* [To do]:
Copy out, word for word, the stretch of the records from the line that contains "How far is the brown" through the end of the records.

Scene-based reasoning records
>> start

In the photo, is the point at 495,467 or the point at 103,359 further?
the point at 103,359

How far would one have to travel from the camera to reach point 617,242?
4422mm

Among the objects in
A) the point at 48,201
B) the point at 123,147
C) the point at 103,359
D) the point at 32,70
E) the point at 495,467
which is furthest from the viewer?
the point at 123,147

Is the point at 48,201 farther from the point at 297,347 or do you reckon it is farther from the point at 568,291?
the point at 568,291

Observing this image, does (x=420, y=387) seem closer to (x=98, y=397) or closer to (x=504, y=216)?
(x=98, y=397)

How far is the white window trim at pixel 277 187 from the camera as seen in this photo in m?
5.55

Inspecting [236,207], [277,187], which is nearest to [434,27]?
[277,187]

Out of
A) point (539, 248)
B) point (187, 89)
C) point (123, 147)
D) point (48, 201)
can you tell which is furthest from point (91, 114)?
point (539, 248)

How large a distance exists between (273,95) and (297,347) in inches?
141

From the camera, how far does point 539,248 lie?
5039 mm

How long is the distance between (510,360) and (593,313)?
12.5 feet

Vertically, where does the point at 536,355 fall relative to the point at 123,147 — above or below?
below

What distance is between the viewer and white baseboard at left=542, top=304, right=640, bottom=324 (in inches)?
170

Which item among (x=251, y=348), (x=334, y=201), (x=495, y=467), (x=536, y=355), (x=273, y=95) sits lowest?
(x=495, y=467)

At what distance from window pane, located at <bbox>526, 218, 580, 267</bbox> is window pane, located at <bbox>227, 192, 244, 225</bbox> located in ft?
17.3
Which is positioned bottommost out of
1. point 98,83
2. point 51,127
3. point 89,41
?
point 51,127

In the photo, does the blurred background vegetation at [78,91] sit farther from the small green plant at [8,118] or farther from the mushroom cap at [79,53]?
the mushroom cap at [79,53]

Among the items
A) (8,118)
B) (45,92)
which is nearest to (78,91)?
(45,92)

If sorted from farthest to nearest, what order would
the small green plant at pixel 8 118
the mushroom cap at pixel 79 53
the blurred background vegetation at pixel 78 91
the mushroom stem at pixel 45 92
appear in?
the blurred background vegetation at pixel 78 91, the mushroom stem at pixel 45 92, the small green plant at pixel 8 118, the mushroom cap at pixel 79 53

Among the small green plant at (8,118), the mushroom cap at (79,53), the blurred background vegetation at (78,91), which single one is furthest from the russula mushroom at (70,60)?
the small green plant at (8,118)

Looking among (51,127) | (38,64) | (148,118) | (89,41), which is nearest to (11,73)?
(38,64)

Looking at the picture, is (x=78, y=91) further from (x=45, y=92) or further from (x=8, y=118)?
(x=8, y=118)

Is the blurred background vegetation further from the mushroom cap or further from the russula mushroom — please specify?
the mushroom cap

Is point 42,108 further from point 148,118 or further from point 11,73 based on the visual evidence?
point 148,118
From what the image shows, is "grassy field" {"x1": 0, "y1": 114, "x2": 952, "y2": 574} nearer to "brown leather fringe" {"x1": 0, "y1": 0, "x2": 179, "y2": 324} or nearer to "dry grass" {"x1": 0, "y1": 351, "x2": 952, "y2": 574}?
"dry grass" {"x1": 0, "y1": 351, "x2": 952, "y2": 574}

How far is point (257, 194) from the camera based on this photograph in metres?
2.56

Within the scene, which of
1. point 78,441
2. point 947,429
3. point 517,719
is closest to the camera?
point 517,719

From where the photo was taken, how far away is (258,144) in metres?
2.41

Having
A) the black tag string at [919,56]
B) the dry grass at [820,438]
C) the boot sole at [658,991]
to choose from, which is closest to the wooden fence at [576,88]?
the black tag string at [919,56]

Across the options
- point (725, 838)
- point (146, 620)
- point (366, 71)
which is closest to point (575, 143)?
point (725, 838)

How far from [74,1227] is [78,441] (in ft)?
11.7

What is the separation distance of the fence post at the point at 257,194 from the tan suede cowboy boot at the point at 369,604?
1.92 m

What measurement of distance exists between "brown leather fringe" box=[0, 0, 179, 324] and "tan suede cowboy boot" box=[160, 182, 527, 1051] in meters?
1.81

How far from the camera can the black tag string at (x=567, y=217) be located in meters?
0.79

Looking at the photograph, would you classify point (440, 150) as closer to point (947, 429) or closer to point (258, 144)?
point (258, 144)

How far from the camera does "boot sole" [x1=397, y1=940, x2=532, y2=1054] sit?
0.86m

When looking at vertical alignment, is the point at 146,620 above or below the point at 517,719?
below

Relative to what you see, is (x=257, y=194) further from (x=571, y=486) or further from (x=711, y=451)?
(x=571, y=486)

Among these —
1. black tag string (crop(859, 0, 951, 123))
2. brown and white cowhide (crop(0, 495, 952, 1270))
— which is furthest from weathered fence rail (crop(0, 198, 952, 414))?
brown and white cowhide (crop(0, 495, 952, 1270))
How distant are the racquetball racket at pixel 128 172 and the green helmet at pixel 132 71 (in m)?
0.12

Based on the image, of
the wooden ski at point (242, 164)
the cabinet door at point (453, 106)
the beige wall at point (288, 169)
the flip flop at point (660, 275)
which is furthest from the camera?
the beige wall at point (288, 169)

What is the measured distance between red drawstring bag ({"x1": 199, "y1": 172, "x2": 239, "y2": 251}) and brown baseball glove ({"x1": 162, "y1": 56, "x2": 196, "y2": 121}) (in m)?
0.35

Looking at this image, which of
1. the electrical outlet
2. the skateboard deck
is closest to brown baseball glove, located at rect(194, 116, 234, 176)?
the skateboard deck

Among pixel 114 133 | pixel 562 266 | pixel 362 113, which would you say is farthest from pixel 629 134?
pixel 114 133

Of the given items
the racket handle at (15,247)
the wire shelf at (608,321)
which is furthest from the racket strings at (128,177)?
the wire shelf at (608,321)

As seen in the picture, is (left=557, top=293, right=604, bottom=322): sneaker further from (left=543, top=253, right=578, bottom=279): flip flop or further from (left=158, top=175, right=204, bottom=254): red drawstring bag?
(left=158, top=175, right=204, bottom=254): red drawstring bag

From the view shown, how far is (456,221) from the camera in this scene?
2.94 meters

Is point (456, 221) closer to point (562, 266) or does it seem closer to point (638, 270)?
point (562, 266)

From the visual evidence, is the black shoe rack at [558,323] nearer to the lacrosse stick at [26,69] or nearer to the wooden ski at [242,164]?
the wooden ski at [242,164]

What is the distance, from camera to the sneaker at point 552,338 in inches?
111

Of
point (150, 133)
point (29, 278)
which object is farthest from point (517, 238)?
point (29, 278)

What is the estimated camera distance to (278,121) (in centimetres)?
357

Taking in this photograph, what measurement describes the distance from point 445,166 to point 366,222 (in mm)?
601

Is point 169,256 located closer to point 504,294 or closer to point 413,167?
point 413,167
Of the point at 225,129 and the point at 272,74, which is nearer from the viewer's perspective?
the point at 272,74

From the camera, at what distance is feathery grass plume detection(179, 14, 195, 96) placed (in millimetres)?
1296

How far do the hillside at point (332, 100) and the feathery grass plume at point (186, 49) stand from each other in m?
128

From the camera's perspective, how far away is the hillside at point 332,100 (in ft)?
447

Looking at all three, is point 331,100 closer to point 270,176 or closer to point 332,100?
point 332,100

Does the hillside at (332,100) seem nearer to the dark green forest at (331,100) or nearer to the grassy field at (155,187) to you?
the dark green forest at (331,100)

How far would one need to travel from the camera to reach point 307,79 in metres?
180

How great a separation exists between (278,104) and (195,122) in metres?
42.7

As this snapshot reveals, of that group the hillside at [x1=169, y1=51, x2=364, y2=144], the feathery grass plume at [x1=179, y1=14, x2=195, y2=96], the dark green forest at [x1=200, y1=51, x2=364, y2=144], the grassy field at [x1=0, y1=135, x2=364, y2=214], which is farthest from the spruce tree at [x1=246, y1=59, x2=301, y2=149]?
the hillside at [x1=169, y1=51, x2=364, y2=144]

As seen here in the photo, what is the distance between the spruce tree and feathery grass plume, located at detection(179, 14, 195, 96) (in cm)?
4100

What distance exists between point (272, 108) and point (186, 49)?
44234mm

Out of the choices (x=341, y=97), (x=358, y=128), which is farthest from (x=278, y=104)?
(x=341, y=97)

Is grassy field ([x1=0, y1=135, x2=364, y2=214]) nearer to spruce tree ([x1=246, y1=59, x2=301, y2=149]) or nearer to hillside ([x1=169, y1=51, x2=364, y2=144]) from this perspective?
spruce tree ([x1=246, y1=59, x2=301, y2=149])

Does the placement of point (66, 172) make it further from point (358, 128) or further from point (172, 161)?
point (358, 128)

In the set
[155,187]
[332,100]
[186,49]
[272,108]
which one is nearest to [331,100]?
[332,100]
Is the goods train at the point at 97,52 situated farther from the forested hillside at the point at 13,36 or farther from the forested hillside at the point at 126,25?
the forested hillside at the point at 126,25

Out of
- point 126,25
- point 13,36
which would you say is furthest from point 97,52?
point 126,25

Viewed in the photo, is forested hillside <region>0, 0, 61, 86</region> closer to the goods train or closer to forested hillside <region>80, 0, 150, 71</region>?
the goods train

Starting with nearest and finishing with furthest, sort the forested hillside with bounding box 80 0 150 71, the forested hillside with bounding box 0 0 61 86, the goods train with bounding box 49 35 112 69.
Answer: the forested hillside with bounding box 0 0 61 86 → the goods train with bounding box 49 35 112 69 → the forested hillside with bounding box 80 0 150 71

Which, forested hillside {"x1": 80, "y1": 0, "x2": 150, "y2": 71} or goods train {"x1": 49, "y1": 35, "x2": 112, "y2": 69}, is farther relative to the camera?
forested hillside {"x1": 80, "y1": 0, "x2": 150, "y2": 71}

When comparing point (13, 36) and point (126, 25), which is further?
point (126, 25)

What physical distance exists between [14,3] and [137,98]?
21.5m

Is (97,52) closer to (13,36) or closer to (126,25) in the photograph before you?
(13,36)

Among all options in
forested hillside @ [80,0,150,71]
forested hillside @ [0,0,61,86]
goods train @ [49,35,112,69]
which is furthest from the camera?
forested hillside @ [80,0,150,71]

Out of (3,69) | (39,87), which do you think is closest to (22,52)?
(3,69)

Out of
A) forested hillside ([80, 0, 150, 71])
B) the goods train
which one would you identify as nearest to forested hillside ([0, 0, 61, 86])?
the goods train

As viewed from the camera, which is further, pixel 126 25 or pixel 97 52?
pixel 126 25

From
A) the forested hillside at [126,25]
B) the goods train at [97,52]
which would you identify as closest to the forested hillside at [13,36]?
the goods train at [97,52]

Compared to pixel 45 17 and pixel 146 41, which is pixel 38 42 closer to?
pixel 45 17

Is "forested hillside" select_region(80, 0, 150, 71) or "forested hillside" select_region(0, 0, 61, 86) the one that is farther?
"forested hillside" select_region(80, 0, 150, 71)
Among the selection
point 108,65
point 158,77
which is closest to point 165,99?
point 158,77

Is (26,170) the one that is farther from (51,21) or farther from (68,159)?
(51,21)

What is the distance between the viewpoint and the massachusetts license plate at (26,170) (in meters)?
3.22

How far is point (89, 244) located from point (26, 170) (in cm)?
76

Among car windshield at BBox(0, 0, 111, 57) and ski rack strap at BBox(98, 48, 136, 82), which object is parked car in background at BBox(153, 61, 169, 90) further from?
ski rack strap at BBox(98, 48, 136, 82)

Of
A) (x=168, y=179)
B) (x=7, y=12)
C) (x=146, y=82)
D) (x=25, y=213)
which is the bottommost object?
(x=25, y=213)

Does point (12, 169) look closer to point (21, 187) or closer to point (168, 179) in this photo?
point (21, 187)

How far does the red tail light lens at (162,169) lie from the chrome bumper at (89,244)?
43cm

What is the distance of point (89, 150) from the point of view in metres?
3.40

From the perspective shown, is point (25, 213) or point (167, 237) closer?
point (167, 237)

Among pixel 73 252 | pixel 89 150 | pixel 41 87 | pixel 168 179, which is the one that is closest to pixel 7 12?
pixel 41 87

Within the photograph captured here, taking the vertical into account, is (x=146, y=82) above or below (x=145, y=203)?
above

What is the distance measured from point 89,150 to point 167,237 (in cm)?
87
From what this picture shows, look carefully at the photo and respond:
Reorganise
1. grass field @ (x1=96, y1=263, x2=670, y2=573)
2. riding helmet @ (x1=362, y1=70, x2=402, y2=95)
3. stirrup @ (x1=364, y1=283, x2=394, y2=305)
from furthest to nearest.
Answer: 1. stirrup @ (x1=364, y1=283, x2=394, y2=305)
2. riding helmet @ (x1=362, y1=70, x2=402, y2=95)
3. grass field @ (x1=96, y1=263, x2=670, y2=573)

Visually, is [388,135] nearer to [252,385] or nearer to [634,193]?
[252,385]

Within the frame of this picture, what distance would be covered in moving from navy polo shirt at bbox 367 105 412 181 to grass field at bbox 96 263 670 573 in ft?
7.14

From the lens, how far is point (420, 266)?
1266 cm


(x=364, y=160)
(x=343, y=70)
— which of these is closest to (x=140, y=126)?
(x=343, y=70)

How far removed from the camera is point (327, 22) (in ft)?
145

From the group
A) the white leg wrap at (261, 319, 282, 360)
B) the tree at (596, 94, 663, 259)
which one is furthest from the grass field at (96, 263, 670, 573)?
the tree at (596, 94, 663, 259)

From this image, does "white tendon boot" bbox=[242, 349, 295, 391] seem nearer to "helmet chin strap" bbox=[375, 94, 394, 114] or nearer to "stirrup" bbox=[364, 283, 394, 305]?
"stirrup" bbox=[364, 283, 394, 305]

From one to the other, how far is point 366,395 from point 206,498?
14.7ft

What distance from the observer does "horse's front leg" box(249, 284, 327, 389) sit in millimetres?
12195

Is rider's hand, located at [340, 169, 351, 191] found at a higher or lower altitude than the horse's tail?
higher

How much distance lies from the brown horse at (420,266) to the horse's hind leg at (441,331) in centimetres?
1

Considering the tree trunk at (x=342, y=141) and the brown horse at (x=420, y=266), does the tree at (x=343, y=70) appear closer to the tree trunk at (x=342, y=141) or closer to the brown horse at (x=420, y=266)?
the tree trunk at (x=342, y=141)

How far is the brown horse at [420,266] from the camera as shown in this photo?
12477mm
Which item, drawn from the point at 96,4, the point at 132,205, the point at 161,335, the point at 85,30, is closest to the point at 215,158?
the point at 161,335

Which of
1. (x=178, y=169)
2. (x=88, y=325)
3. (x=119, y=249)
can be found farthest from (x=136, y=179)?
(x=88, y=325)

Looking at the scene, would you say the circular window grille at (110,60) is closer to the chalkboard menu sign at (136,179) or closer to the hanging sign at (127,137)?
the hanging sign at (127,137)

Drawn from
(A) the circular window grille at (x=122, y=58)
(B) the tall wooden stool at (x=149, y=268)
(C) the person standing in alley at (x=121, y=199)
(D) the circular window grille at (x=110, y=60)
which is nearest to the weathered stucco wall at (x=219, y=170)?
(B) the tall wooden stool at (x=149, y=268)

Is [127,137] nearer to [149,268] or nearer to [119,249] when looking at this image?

>> end

* [Output below]:
How far is the brown horse at [420,266] from the camera as shown in this photo?
12477mm
Which item, drawn from the point at 96,4, the point at 132,205, the point at 161,335, the point at 85,30, is closest to the point at 215,158?
the point at 161,335

Which of
1. (x=178, y=169)
2. (x=88, y=325)
3. (x=119, y=249)
can be found farthest from (x=136, y=179)?
(x=88, y=325)

Looking at the scene, would you say the circular window grille at (110,60) is closer to the chalkboard menu sign at (136,179) or closer to the hanging sign at (127,137)?
the hanging sign at (127,137)

Drawn from
(A) the circular window grille at (x=122, y=58)
(B) the tall wooden stool at (x=149, y=268)
(C) the person standing in alley at (x=121, y=199)
(D) the circular window grille at (x=110, y=60)
which is nearest to the weathered stucco wall at (x=219, y=170)?
(B) the tall wooden stool at (x=149, y=268)

Is [127,137] nearer to [149,268] or nearer to [119,249] when looking at this image?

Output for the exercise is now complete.